The University Needs to Raise Campus Minimum Wage

Joe Adams, Staff Writer

Has anyone noticed how Connelly Convenience is closed during random parts of the day? Or how so few of our classmates are taking up part-time jobs on campus this semester? How about seeing the same staff at the dining halls every day, but unfortunately never enough staff to keep up with the peak times of getting food?

This has been a sad reality I have noticed at the University this semester. It seems that we are underpaying students who truly want a job on campus while overworking those who work full time at the dining halls. This must change.

It is clear that $7.25 an hour just does not cut it for us right now. As college students, many of us are trying to make extra money on the side to cover tuition, personal expenses and to save for our futures. However, to many students, making $7.25 for an hour of work simply is not worth it. And I agree.

Many of us are coming from states where the minimum wage is between $12-15/hour, and we can see the benefits it has provided us so far. In short, we make more, can save more and live a little easier with a wage that is fair and necessary. Of course, at Villanova, it is a different story. So many are turned off by the fact that the wage is so low, and many are asking the University to do something about it.

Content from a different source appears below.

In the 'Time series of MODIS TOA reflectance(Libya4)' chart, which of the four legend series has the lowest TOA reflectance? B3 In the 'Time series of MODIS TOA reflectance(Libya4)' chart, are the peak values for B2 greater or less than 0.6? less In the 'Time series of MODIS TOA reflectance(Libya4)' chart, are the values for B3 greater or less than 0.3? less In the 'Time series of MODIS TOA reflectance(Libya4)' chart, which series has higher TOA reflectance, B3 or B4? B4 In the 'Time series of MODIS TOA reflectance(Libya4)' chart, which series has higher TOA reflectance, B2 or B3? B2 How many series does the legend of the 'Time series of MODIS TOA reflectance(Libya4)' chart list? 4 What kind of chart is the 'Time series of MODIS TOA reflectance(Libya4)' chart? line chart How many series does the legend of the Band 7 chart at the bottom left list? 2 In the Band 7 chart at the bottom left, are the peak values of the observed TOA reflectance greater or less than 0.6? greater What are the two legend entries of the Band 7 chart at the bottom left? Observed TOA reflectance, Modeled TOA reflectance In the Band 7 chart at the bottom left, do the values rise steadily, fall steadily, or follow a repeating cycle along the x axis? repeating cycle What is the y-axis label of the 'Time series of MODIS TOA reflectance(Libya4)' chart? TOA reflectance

I was able to speak with my friend and Class of 2024 Senator Thomas Dessoye about his thoughts on raising the minimum wage on campus and how he would go about doing this with fellow members of Student Government Association.

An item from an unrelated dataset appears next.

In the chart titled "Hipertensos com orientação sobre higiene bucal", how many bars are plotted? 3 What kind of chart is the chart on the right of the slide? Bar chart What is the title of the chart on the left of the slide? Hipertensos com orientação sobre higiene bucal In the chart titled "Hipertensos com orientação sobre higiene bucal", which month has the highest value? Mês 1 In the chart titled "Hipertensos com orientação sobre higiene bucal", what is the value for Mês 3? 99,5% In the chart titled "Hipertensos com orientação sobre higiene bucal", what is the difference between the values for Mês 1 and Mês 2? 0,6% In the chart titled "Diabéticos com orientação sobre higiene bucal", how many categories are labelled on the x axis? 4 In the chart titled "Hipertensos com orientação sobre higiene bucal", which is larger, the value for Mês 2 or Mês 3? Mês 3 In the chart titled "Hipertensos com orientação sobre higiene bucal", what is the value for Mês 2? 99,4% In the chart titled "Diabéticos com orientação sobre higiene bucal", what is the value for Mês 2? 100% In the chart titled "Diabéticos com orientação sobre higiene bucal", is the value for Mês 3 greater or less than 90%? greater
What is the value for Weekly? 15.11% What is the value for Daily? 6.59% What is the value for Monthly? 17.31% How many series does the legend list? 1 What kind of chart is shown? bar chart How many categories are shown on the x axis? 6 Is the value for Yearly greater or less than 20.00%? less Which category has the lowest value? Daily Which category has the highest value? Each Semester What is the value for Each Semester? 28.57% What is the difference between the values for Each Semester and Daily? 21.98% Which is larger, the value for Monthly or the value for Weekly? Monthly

“I firmly believe raising the on campus minimum wage is an appropriate and effective initiative the Student Government Association should pursue, not only to help students receive adequate financial support from Villanova, but also to increase staffing opportunities on campus,” Dessoye said. “This would largely assist in creating more jobs within dining services, and therefore, allow more food varieties to be presented and ideally improve the quality of the food.”

This is another potential positive of raising the minimum wage: less overworked staff would get better pay, and it could fix the food quality issue on campus.

Dessoye explained that the first step was to “determine the numbers and receive data from the school administration and HR before any serious action can be taken.”

As I wondered what the minimum wage increase could potentially be, Dessoye described that he may look to other schools in the area for guidance. 

“At the moment, there is currently not a set amount developed to which we would want it raised,” Dessoye said. “However, we want to have a minimum wage that is similar to other institutions like Villanova. For instance, Haverford College, a school next to Villanova, has a $10.50 minimum wage for student workers.”

And $10.50 sounds much more enticing than $7.25. I truly think the University has the opportunity to do this and give back to its students and staff in a positive way. However, Dessoye mentioned that the transition to a higher minimum wage would not be easy.

“There will be obstacles in trying to achieve a higher minimum wage for Villanova,” he said. “One can argue that it will economically exacerbate the situation by raising the prices of items on campus, but ultimately it will increase the income of low-paid staff and students. Additionally, it has the potential to increase the demand for school items as low-paid staff and students earn more. Also, students and staff would potentially work less hours due to a limited budget payroll, but Villanova could try to work around that.”

Of course, I know that raising the minimum wage will not happen overnight, and it is not a simple task. As with everything in life, there are advantages and disadvantages to doing this, but I strongly believe the pros far outweigh the cons. 

There is a lot that must happen for the minimum wage to increase, but I believe in the University and our Student Government Association to do the right thing.